Start Extracted information
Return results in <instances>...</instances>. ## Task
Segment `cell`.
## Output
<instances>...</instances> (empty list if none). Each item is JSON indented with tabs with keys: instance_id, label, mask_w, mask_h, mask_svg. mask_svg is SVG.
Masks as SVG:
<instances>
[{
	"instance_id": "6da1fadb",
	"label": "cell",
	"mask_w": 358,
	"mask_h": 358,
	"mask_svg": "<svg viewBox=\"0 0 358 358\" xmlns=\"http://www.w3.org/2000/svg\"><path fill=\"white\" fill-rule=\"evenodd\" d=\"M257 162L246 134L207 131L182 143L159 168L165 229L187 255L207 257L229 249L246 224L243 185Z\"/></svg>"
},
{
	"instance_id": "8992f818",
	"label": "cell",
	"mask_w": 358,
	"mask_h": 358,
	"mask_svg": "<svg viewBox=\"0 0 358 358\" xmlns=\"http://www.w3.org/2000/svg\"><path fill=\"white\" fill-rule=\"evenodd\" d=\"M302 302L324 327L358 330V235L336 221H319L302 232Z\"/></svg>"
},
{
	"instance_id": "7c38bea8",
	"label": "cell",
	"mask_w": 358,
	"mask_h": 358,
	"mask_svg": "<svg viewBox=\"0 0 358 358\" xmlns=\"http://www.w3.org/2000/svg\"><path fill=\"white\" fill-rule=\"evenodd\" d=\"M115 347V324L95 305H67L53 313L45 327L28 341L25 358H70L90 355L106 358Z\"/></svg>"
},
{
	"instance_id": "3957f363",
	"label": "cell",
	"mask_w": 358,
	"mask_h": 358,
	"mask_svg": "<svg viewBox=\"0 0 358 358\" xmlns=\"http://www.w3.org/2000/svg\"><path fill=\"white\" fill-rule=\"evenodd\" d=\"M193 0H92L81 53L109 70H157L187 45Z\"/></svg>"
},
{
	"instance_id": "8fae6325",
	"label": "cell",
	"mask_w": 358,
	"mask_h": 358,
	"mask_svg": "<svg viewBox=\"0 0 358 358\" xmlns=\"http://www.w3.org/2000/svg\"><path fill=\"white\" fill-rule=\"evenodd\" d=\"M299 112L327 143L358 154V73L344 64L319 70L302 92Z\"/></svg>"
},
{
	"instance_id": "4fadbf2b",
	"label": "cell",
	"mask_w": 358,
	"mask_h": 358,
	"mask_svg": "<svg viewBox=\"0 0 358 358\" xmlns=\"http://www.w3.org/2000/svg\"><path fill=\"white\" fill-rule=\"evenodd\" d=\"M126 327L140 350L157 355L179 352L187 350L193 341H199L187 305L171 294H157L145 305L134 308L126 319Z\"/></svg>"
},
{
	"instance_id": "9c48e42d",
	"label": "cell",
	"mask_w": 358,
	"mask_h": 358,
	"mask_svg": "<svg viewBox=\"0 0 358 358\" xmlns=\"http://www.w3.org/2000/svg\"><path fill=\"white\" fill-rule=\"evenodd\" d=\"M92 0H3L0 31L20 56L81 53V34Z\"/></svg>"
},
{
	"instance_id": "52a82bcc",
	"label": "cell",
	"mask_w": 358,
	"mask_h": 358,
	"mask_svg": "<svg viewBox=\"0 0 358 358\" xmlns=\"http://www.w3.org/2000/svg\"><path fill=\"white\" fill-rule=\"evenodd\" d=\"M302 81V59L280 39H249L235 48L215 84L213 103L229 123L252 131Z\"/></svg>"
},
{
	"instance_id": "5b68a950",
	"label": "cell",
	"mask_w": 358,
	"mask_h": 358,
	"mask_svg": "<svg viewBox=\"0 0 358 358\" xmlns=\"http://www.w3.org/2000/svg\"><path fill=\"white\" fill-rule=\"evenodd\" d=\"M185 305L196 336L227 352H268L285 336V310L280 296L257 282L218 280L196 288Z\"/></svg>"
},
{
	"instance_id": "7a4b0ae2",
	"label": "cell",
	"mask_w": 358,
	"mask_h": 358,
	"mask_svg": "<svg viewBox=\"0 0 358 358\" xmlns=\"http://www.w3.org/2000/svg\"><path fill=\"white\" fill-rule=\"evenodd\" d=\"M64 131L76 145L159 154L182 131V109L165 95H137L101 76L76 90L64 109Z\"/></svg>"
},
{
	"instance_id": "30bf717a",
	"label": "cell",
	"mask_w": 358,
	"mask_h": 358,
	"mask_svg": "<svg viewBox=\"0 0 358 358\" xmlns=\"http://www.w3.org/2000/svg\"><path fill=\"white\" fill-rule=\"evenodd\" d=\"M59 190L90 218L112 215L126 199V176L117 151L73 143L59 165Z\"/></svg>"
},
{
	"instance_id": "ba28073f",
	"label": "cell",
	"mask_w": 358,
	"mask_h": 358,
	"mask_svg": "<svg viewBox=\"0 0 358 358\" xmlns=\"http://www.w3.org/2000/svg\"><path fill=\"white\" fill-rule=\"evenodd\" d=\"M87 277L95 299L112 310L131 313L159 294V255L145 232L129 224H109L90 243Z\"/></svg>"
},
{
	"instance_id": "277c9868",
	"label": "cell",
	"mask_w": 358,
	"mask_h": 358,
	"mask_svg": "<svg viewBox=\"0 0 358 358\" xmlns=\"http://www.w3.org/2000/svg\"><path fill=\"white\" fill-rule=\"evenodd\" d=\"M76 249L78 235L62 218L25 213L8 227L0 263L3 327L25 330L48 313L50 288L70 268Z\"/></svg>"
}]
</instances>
End Extracted information
Start Extracted information
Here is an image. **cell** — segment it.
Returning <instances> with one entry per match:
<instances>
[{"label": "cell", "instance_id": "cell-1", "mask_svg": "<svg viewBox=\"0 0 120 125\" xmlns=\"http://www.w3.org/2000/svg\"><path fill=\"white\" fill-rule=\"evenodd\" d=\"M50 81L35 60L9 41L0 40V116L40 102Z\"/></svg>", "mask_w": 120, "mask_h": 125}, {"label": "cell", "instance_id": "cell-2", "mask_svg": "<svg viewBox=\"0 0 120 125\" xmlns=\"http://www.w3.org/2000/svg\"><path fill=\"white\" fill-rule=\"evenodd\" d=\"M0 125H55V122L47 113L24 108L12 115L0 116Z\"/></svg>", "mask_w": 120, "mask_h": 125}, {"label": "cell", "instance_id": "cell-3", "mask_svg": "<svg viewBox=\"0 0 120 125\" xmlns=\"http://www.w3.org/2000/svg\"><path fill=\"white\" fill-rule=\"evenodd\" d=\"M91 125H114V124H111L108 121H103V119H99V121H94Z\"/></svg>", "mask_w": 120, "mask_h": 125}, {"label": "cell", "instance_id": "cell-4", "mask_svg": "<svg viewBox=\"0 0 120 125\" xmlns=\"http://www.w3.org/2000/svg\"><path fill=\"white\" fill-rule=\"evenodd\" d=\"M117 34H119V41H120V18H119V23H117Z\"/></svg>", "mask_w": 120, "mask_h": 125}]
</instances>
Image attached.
End Extracted information
Problem details - Show each line of the items above that contains the string "with", matching case exactly.

Solution -
<instances>...</instances> (empty list if none). Each item is JSON indented with tabs with keys: instance_id, label, mask_w, mask_h, mask_svg. mask_svg is SVG.
Returning <instances> with one entry per match:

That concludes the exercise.